Les États-Unis ont lancé samedi soir une vaste opération militaire combinant frappes aériennes et maritimes contre des dizaines de cibles houthies à Sanaa et Hodeidah, au Yémen. Selon le New York Times, citant deux hauts responsables américains, cette action constitue le "point de départ" d'une nouvelle campagne contre l'organisation terroriste, qui a récemment intensifié ses menaces contre Israël et les navires transitant par la mer Rouge.
L'offensive américaine vise principalement les radars, les systèmes de défense aérienne et les installations de missiles du groupe houthi. L'objectif affiché par l'administration Trump est la réouverture des voies maritimes internationales en mer Rouge, cruciales pour le commerce mondial. Des informations locales indiquent que la Grande-Bretagne participe également à ces opérations.
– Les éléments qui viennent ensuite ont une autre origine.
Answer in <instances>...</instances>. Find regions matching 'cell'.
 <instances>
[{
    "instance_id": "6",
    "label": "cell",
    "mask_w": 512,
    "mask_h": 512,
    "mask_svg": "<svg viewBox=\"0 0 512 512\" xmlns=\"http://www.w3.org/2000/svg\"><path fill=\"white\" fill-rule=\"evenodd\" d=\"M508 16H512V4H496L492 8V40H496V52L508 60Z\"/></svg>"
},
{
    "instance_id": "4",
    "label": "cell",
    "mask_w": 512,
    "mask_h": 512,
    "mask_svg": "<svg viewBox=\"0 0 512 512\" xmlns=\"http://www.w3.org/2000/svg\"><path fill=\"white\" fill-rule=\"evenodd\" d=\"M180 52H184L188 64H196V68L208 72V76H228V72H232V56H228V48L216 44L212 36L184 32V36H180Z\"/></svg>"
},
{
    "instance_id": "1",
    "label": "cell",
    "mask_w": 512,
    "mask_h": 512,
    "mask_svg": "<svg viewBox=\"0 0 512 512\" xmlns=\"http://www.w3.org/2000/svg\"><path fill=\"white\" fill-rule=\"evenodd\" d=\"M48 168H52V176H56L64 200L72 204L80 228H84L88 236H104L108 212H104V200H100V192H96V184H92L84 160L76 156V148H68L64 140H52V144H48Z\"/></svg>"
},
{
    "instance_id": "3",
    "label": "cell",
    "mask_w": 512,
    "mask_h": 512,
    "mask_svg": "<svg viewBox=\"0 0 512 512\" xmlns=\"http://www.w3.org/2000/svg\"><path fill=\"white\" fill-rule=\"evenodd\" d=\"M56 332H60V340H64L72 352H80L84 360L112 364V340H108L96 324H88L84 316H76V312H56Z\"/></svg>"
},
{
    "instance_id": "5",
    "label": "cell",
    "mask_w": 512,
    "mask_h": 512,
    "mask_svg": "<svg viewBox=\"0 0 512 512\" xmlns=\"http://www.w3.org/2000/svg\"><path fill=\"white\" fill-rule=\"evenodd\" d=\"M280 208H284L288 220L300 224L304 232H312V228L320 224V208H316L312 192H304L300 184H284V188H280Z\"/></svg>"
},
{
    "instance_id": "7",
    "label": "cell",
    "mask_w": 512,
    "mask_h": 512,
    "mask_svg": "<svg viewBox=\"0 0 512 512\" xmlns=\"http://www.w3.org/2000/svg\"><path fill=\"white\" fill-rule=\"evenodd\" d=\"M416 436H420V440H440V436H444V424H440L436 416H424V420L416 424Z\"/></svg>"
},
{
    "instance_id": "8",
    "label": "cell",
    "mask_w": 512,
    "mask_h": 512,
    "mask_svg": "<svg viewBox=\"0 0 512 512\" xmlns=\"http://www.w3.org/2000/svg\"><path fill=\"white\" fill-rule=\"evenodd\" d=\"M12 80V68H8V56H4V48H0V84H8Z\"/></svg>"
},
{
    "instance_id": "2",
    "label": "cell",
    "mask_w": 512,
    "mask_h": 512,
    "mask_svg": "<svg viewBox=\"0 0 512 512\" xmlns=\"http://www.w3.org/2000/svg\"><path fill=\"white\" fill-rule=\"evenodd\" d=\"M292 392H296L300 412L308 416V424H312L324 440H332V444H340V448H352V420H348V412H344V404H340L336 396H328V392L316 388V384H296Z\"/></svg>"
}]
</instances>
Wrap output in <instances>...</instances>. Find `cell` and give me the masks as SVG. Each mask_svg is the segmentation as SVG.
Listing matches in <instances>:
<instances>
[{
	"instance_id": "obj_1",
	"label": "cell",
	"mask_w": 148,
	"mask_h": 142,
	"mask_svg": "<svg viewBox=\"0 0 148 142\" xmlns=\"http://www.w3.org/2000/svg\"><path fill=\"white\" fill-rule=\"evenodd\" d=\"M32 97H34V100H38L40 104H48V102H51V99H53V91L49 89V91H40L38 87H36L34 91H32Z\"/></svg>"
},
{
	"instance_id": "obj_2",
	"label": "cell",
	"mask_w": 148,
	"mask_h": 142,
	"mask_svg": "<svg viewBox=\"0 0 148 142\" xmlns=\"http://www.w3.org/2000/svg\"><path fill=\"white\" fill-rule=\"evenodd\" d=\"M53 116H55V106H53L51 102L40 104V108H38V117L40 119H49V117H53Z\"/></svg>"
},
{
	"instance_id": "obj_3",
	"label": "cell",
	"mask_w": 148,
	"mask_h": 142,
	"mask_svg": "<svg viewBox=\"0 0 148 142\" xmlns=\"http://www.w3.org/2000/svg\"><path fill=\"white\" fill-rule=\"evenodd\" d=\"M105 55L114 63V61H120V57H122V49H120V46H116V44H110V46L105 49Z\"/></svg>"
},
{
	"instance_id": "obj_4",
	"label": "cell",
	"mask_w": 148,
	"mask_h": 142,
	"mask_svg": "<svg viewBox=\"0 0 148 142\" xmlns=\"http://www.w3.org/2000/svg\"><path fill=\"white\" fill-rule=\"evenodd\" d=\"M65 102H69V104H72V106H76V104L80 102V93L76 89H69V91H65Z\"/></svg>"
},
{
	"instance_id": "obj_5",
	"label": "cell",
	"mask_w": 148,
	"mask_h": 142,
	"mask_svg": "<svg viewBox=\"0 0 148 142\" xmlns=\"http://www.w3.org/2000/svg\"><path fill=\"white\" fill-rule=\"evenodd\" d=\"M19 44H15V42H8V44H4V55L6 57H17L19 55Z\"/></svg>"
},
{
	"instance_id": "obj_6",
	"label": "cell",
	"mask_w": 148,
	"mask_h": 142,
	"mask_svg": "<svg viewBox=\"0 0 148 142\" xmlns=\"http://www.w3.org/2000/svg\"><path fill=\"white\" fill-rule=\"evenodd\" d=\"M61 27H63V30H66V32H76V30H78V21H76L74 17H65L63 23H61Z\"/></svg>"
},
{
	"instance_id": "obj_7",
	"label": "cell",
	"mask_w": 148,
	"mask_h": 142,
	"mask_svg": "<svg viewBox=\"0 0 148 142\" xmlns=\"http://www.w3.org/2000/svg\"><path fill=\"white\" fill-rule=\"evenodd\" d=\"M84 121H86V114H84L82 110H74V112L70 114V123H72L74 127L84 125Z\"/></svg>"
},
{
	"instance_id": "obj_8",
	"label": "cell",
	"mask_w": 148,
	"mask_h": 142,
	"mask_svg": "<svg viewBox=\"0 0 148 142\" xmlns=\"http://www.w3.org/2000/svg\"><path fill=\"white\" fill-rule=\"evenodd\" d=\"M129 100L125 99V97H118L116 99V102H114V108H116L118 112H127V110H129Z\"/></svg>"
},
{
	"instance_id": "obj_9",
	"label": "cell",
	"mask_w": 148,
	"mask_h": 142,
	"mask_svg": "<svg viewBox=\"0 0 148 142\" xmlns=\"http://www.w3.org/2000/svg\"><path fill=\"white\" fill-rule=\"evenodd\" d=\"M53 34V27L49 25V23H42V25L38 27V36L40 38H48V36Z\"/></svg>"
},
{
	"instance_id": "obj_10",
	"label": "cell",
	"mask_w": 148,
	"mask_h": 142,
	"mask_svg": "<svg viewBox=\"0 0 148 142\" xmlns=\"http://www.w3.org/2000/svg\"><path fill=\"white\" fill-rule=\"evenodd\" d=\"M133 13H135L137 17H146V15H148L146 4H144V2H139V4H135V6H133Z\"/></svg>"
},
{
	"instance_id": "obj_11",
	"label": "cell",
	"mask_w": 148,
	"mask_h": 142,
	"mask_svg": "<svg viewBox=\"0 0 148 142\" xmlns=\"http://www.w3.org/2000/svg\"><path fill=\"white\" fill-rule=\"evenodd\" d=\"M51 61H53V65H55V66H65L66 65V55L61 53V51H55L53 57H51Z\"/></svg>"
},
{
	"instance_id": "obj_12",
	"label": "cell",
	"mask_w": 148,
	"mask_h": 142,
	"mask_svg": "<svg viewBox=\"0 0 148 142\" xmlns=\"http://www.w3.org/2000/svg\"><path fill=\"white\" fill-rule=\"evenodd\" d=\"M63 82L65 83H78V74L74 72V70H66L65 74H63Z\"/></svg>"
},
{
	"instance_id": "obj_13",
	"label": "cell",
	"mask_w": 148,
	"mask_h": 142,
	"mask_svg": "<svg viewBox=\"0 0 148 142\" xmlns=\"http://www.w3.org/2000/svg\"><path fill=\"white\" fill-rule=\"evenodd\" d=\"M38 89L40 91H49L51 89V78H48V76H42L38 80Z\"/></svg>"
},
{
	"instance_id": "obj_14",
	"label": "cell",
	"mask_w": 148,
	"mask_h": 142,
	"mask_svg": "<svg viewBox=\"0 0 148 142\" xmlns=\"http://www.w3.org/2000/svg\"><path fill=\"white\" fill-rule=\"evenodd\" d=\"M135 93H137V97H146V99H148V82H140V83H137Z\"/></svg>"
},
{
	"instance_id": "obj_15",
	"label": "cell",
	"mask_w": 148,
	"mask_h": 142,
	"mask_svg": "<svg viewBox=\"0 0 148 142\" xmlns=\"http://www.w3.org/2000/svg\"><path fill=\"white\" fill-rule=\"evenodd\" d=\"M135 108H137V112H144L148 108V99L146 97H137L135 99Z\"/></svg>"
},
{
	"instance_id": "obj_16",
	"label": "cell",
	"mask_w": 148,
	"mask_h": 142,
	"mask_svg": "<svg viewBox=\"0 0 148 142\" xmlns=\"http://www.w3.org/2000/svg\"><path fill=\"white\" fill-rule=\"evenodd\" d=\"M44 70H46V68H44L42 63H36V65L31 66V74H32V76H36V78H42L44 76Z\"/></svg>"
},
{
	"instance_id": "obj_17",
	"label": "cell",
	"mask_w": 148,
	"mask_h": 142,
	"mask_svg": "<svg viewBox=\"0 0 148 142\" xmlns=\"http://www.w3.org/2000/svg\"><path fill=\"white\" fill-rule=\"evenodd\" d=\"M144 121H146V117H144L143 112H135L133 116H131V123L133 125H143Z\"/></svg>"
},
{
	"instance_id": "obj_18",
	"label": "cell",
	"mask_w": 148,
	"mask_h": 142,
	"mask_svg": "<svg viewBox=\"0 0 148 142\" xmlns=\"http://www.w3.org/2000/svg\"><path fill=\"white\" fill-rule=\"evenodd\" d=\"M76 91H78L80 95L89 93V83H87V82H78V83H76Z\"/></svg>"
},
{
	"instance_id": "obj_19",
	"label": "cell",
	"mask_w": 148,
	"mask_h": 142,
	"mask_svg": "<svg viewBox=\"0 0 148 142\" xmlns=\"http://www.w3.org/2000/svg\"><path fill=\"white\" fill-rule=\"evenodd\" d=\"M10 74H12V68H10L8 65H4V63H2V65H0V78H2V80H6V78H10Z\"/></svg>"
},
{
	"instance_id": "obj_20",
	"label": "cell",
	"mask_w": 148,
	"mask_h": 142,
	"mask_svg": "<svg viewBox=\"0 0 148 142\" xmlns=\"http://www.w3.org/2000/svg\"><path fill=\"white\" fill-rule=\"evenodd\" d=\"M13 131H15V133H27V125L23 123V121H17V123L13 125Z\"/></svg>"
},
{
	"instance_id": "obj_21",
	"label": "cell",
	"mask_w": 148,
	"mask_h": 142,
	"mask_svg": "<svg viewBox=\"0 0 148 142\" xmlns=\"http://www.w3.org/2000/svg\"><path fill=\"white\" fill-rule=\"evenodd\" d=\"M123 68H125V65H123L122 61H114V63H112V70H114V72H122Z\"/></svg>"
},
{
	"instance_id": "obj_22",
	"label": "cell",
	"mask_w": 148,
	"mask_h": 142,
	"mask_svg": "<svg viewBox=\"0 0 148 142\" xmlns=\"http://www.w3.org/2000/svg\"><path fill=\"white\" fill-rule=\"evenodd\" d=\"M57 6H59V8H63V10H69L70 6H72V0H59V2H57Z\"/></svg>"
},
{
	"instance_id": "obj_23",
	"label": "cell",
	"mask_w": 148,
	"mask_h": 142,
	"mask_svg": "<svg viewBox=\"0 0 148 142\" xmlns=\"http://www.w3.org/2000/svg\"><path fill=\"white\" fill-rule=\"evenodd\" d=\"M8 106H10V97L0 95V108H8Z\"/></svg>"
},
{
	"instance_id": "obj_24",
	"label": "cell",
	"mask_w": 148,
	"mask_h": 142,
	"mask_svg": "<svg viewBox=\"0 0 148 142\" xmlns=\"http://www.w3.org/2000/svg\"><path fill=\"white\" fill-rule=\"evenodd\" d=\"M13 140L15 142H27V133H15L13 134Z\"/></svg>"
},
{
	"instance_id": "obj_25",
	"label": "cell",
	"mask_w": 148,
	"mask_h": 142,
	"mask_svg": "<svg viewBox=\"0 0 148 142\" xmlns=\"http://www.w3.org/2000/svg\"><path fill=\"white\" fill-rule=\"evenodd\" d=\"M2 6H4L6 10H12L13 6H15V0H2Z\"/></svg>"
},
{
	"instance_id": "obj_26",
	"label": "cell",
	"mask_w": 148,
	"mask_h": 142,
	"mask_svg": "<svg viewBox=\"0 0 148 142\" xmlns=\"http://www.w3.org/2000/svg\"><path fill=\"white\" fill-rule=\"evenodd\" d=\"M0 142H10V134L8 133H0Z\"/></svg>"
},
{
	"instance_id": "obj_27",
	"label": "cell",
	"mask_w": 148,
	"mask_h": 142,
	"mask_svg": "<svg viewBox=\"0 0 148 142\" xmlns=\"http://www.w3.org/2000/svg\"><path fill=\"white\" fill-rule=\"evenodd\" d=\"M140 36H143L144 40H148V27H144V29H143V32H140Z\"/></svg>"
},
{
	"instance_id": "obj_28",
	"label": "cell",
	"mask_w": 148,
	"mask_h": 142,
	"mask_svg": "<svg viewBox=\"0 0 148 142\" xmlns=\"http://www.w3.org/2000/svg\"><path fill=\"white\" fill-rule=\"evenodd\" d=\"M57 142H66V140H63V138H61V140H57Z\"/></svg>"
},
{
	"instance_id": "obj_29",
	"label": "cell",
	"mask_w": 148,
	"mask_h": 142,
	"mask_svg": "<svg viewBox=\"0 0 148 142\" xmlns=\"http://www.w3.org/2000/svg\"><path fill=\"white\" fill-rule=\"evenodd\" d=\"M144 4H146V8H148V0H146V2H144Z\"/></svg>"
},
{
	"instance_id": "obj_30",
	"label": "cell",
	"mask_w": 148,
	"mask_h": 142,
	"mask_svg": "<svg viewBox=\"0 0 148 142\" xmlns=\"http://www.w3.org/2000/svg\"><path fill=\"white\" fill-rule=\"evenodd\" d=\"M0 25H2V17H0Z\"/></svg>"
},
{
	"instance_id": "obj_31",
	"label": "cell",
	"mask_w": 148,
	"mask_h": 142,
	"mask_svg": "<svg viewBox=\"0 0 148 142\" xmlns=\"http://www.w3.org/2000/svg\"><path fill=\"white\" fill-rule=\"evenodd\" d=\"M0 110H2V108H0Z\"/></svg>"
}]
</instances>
D'après les responsables américains, il s'agit de l'initiative militaire la plus significative depuis le début du second mandat de Donald Trump, constituant également un avertissement direct à l'Iran, soutien principal des Houthis. Les sources américaines précisent que les attaques, ciblant le vaste arsenal d'armes des Houthis – dont une partie est dissimulée sous la mer Rouge – "pourraient durer plusieurs jours et s'intensifier en fonction de la réponse des militants".
Le New York Times rapporte que certains conseillers du Conseil de sécurité nationale américain préconisent des frappes encore plus agressives contre les Houthis, avec pour objectif de leur faire perdre une part substantielle du territoire qu'ils contrôlent dans le nord du pays.
En réaction à l'offensive américaine, Nasr al-Din Amer, haut responsable houthi, a déclaré sur le réseau social X : "Sanaa restera le protecteur et le soutien de Gaza, et ne l'abandonnera pas, quels que soient les défis."
Dans une déclaration officielle, le président Trump a affirmé : "Aujourd'hui, j'ai ordonné à l'armée américaine de lancer une action militaire décisive et puissante contre les terroristes houthis au Yémen. Ils ont mené une campagne incessante de piraterie, de violence et de terrorisme contre les navires, avions et drones américains, entre autres. La réponse de Joe Biden a été d'une faiblesse lamentable, si bien que les Houthis, déchaînés, ont simplement poursuivi leur action."